Implicit coscheduling

Abstract

In modern distributed systems, coordinated time-sharing is required for communicating processes to leverage the performance of switch-based networks and low-overhead protocols. Coordinated time-sharing has traditionally been achieved with gang scheduling or explicit coscheduling, implementations of which often suffer from many deficiencies: multiple points of failure, high context-switch overheads, and poor interaction with client-server, interactive, and I/O -intensive workloads. Implicit coscheduling dynamically coordinates communicating processes across distributed machines without these structural deficiencies.
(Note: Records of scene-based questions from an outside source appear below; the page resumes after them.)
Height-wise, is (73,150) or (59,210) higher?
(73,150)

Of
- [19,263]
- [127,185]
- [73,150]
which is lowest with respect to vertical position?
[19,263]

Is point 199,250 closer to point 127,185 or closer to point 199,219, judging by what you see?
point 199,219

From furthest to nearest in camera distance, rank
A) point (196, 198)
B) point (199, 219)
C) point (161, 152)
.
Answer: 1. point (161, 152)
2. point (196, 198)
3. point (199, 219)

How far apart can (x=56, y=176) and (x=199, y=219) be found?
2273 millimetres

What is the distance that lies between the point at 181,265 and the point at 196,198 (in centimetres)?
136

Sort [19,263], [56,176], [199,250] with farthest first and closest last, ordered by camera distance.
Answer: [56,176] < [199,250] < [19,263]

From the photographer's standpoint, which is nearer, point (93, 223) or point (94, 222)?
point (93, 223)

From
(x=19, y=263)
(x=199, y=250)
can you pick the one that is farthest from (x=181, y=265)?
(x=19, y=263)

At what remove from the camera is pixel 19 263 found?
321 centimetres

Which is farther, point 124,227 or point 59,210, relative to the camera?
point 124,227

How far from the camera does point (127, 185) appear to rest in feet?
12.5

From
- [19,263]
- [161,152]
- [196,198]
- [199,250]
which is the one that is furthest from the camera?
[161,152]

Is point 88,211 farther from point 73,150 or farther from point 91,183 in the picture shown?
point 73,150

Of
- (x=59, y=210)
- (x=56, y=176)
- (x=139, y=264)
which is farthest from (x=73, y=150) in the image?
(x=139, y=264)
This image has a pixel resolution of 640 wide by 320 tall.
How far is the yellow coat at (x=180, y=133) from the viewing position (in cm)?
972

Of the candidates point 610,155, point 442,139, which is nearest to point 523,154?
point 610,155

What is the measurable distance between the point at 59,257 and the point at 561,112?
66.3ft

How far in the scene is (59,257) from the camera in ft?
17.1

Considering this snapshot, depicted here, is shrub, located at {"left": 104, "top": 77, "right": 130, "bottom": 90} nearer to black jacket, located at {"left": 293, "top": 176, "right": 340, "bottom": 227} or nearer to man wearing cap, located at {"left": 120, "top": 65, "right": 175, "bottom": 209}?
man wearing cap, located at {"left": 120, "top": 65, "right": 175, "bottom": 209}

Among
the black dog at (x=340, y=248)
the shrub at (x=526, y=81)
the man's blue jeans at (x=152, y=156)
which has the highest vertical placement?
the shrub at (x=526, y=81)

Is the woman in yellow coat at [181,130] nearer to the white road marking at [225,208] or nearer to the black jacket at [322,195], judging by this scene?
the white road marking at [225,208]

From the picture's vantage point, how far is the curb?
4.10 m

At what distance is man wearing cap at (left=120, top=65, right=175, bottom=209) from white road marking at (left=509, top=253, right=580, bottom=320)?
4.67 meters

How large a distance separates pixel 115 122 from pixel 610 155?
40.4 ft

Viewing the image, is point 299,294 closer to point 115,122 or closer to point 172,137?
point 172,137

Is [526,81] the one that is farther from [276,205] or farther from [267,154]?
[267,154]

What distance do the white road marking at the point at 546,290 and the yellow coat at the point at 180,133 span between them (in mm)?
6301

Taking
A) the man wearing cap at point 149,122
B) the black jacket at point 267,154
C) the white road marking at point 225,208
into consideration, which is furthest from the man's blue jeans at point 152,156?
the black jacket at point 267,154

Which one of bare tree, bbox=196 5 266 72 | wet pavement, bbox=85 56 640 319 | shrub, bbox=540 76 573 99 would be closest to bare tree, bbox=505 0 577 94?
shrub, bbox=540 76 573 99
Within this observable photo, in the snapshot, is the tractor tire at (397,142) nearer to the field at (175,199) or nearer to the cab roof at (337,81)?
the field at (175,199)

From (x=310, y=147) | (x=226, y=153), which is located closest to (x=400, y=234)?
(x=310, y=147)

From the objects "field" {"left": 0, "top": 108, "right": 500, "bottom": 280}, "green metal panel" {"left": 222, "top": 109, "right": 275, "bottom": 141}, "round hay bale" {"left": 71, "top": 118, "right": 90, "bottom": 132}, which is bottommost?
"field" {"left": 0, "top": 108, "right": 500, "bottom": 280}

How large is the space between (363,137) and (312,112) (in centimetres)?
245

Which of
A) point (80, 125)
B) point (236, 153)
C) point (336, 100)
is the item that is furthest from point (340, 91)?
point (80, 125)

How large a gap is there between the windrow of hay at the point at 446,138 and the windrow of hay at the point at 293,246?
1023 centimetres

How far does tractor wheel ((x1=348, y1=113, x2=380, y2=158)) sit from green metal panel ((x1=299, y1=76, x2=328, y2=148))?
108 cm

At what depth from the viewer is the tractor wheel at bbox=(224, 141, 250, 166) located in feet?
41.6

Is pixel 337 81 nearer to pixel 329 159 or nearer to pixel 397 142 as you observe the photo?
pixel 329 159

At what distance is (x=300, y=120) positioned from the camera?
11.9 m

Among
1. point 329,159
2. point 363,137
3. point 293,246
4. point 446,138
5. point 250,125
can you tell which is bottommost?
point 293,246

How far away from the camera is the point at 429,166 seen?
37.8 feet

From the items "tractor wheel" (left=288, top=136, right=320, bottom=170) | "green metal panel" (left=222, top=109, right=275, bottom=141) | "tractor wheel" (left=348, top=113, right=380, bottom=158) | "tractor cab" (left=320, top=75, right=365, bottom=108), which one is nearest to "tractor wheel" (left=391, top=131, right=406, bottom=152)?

In implicit coscheduling, no communication is required across operating systems schedulers; instead, cooperating processes achieve coordination by reacting to implicit information carried by communication existing within the parallel application. The implementation of this approach is simple and allows participating nodes to act autonomously. We introduce two key mechanisms in implicit coscheduling. The first is conditional two-phase waiting, a generalization of traditional two-phase waiting in which spin-time may be increased depending upon events occuring while the process waits. The second is an extension to stride scheduling that provides preemption and is fair to processes that block. To demonstrate that implicit coscheduling performs well, we show results from an extensive set of simulation and implementation experiments. To exercise the conditional two-phase waiting algorithm, we examine three workloads: bulk-synchronous and continuous-communication synthetic applications and application kernels written in the Split-C language. To exercise the local scheduler, we examine competing jobs with different communication characteristics. We demonstrate that our implementation scales well with the number of jobs and workstations and is robust to process placement. Our experiments show that implicit coscheduling is effective and fair for a wide range of workloads; most perform within 30% of an idealized model of gang scheduling.